The repetition would also occur for other SQL statements we might want to
execute against our database. Any SELECT queries, for example, would repeat
the call to the database_connection.execute method and differ only in the
specifics of what data we are selecting from which table.
As programmers, you might remember, we are lazy. We don't like to repeat ourselves if we can avoid it. Repetition qualifies as a "code smell". Instead of repeating the same, or similar, code any time we want to perform common actions against our database, we can write a series of methods to abstract that behavior.
For example, we can write a #save method on our Cat class that handles the
common action of INSERTing data into the database.
class Cat
@@all = []
attr_reader :name, :breed, :age
def initialize(name, breed, age)
@name = name
@breed = breed
@age = age
@@all << self
end
def self.all
@@all
end
def save(database_connection)
database_connection.execute("INSERT INTO cats (name, breed, age) VALUES (?, ?, ?)", self.name, self.breed, self.age)
end
endNow let's create some new cats and save them to the database:
database_connection = SQLite3::Database.new('db/pets.db')
Cat.new("Maru", "scottish fold", 3)
Cat.new("Hana", "tortoiseshell", 1)
Cat.all.each do |cat|
cat.save(database_connection)
endHere we establish the connection to our database, create two new cats and then
iterate over our collection of cat instances stored in the Cat.all method.
Inside this iteration, we use the Cat#save method, giving it arguments of the
data specific to each cat to INSERT those cat records into the cats table.
Now, thanks to our Cat#save method, we have some re-usable code — code that we
can easily use again and again to "save" or INSERT, cat records into the
database.
This is just one example of the types of methods we will learn to build as we create our ORM. Don't worry too much about the code shown above. We'll learn more about how and why we define our ORM methods later on. This is just a preview of the kind of method we will write to tell our classes how to talk to our database.
Another important reason to implement the ORM pattern is that it just makes sense. Telling our Ruby program to communicate with our database is confusing enough without each individual developer having to make their own, individual decision about how our program should talk to our database.
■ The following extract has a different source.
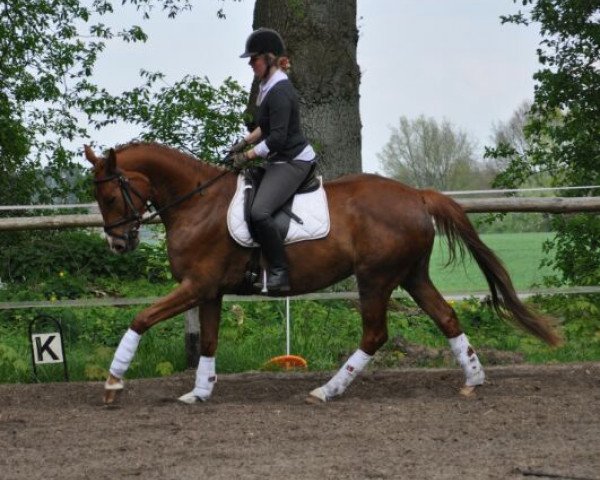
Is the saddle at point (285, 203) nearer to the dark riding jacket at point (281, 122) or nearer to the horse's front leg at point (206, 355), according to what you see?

Instead, we follow the convention: classes are mapped to or equated with tables and instances of a class are equated to table rows.
If we have a Cat class, we have a cats table. Cat instances
get stored as rows in the cats table.
Further, we don't have to make our own potentially confusing or non-sensical
decision about what kinds of methods we will build to help our classes
communicate with our database. Just like the #save method we previewed above,
we will learn to build a series of common, conventional methods that our
programs can rely on again and again to communicate with our database.
Object Relational Mapping is a common pattern in software design — every programming language has one or more popular libraries that help map between objects and relational databases to make developers' lives easier. Many of these ORMs, including Active Record, are built following similar conventions we've introduced here.